A block of data
........
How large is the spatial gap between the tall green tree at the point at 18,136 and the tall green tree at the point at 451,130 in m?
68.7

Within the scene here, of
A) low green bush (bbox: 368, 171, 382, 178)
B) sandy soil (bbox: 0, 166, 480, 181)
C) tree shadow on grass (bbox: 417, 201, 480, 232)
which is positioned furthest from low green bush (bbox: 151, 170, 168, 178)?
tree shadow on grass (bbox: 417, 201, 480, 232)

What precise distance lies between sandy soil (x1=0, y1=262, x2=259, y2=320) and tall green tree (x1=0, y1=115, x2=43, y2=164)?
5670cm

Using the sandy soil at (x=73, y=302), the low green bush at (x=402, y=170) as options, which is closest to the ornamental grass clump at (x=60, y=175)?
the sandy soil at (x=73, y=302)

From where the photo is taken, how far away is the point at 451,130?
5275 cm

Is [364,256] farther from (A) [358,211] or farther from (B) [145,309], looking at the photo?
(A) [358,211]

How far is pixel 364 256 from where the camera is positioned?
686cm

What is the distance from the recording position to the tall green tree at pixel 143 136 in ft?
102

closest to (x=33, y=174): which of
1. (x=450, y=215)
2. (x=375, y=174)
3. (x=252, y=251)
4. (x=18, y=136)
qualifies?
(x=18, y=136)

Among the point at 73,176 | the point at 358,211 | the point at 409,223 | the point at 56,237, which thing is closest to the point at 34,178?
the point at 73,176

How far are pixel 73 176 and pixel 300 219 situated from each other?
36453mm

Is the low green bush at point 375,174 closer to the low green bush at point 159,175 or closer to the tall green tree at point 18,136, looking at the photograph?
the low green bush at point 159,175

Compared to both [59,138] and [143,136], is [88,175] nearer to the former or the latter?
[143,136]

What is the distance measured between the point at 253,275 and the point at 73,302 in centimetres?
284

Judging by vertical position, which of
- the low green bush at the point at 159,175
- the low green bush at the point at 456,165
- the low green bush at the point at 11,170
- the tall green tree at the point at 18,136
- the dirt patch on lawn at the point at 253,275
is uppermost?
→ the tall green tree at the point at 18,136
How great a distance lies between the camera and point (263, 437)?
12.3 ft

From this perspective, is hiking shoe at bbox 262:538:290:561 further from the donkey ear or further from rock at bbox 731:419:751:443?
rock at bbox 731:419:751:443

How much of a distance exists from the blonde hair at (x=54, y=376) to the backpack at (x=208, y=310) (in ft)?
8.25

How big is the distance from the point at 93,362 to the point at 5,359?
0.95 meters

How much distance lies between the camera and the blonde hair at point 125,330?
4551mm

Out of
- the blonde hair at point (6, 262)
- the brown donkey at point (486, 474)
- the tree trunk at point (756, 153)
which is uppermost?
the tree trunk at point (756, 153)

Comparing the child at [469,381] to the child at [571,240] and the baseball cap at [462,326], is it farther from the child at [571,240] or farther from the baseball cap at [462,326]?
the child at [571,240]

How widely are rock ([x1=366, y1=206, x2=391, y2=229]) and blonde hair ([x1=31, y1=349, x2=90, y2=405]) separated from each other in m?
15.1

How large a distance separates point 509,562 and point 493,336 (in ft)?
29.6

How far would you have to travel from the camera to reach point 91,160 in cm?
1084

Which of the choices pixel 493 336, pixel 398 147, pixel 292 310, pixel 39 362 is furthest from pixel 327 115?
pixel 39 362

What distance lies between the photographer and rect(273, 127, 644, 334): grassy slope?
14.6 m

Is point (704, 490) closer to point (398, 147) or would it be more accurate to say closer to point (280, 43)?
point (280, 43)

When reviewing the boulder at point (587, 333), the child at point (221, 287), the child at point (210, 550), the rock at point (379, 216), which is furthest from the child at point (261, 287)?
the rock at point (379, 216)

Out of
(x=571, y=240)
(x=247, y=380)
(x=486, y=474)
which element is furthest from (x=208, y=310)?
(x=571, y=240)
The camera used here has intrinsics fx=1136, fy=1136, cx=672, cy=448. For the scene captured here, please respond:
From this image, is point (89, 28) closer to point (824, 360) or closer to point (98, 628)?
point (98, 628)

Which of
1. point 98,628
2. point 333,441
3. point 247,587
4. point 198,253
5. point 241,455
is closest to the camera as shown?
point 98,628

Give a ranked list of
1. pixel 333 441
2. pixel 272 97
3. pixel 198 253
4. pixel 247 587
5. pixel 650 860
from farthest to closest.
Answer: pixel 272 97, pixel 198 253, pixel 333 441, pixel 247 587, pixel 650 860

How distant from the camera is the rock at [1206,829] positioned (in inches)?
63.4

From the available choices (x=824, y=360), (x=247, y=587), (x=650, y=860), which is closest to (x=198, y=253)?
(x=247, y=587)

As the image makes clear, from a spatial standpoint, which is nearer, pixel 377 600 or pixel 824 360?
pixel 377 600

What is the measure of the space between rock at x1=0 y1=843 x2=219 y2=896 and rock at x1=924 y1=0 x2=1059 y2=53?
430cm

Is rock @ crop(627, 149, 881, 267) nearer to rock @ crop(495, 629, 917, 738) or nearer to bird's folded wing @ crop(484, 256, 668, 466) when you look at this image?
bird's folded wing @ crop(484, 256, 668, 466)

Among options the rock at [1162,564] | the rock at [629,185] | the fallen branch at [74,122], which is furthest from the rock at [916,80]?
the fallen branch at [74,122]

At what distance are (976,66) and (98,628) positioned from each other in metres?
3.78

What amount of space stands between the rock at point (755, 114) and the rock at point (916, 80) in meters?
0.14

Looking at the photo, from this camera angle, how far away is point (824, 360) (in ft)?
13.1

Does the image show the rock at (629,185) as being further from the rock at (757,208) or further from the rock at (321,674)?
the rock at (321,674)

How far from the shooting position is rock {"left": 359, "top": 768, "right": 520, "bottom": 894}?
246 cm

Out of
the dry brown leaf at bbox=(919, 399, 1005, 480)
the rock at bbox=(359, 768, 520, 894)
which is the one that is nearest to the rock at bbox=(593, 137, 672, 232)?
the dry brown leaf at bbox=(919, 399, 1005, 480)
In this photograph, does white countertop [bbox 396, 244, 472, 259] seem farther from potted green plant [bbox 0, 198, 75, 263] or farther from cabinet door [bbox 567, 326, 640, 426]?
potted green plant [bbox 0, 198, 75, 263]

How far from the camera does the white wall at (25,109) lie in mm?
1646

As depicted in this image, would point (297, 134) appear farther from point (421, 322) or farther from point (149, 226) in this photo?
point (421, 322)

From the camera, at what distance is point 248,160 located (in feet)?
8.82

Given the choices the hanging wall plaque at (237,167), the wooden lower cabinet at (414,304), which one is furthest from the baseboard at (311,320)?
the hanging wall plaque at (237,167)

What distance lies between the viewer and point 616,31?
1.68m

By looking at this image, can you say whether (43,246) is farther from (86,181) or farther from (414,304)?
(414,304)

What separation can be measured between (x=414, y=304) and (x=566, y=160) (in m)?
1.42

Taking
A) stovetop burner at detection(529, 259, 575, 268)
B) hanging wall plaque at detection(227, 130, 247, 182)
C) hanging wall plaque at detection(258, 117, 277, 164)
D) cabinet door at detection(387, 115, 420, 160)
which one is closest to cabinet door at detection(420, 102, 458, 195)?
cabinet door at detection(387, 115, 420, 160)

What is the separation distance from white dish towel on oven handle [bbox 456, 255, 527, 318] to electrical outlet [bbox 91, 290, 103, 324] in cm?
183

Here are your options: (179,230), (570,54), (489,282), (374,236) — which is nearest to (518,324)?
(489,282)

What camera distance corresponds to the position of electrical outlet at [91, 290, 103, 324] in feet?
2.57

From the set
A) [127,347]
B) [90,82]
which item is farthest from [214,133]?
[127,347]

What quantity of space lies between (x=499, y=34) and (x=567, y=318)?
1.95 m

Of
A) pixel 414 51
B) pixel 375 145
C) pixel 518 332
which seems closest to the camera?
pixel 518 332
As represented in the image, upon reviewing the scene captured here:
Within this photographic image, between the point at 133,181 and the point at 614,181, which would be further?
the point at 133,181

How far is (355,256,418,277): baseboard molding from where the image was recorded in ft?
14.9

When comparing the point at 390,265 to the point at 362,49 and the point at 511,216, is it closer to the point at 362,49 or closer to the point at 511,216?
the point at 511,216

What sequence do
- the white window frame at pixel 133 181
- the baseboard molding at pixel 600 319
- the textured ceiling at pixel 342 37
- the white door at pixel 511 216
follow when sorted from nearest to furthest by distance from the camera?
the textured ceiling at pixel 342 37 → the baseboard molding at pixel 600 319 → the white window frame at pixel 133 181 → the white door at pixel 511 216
........
### THE TASK
Take the lines from the one containing "As represented in" to the last line of the material above and write them out exactly.

### TASK SOLUTION
As represented in the image, upon reviewing the scene captured here:
Within this photographic image, between the point at 133,181 and the point at 614,181, which would be further?
the point at 133,181

How far is (355,256,418,277): baseboard molding from where the image was recorded in ft?
14.9

When comparing the point at 390,265 to the point at 362,49 and the point at 511,216, is it closer to the point at 362,49 or closer to the point at 511,216?
the point at 511,216

What sequence do
- the white window frame at pixel 133 181
- the baseboard molding at pixel 600 319
- the textured ceiling at pixel 342 37
- the white door at pixel 511 216
follow when sorted from nearest to furthest by distance from the camera?
the textured ceiling at pixel 342 37 → the baseboard molding at pixel 600 319 → the white window frame at pixel 133 181 → the white door at pixel 511 216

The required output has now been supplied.